_Short problem_: Reproduce all the rows below word for word, but omit the picture placeholders.

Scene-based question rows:
◆ ◆ ◆ ◆ ◆

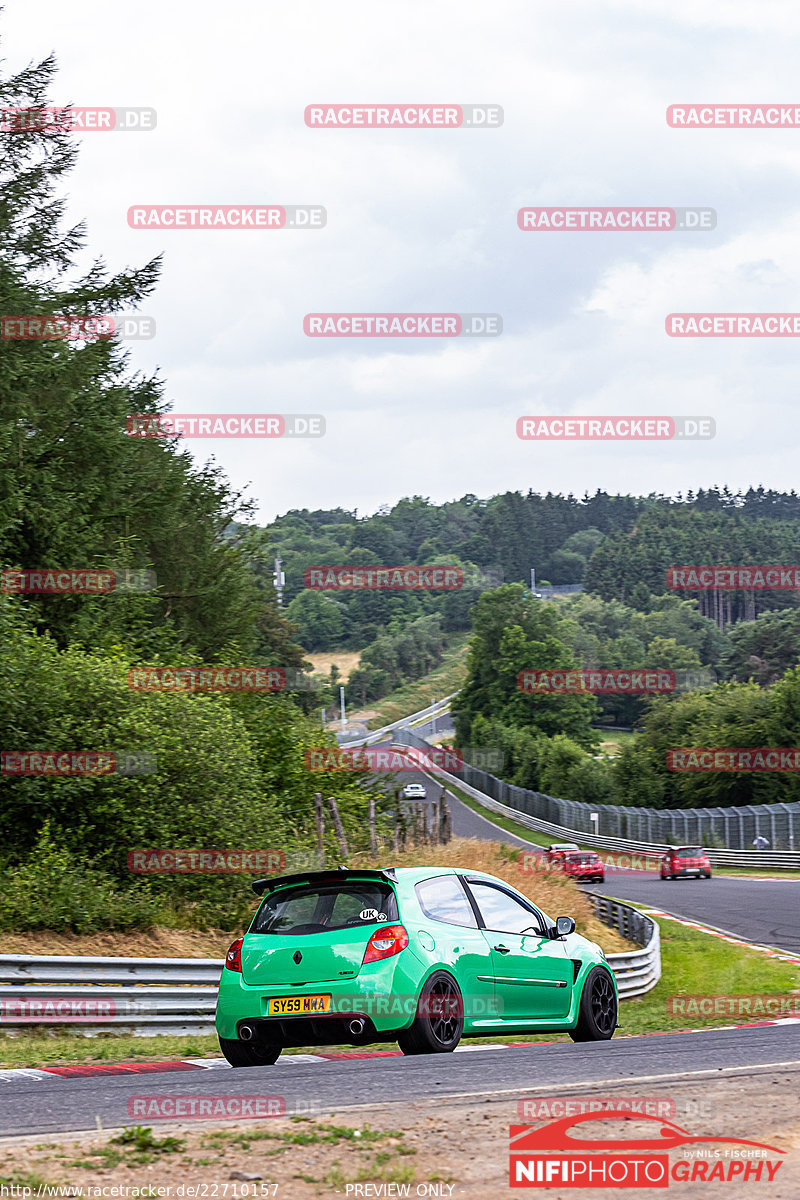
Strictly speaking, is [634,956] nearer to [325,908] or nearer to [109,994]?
[109,994]

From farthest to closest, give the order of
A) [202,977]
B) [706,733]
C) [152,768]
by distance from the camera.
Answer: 1. [706,733]
2. [152,768]
3. [202,977]

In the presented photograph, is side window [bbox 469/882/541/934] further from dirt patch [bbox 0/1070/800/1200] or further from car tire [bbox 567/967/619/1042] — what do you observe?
dirt patch [bbox 0/1070/800/1200]

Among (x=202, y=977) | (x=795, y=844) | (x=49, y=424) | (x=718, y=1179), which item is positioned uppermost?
(x=49, y=424)

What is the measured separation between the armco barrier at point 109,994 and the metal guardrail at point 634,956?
630cm

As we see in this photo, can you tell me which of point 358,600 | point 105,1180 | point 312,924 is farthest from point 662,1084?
point 358,600

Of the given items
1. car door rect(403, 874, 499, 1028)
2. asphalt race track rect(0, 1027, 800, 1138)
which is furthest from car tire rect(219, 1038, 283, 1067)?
car door rect(403, 874, 499, 1028)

◆ ◆ ◆ ◆ ◆

_Output_:
Strictly speaking, is [634,956] nearer to [325,908] or nearer to [109,994]?
[109,994]

From farthest to closest, give the order of
A) [202,977]
B) [706,733]
C) [152,768]
by distance from the camera.
Answer: 1. [706,733]
2. [152,768]
3. [202,977]

In the presented photograph, is side window [bbox 469/882/541/934] further from dirt patch [bbox 0/1070/800/1200] or further from car tire [bbox 567/967/619/1042] — what do you observe?
dirt patch [bbox 0/1070/800/1200]

Among (x=202, y=977) | (x=795, y=844) | (x=49, y=424) | (x=718, y=1179), which item is positioned uppermost?
(x=49, y=424)

What is the measured separation between the armco barrier at point 109,994 and the metal guardrail at point 634,956?
630cm

As we see in this photo, can you tell me which of point 358,600 | point 105,1180 | point 312,924 is farthest from point 662,1084?
point 358,600

Of the given items
1. car door rect(403, 874, 499, 1028)
2. asphalt race track rect(0, 1027, 800, 1138)
which is furthest from car tire rect(219, 1038, 283, 1067)?
car door rect(403, 874, 499, 1028)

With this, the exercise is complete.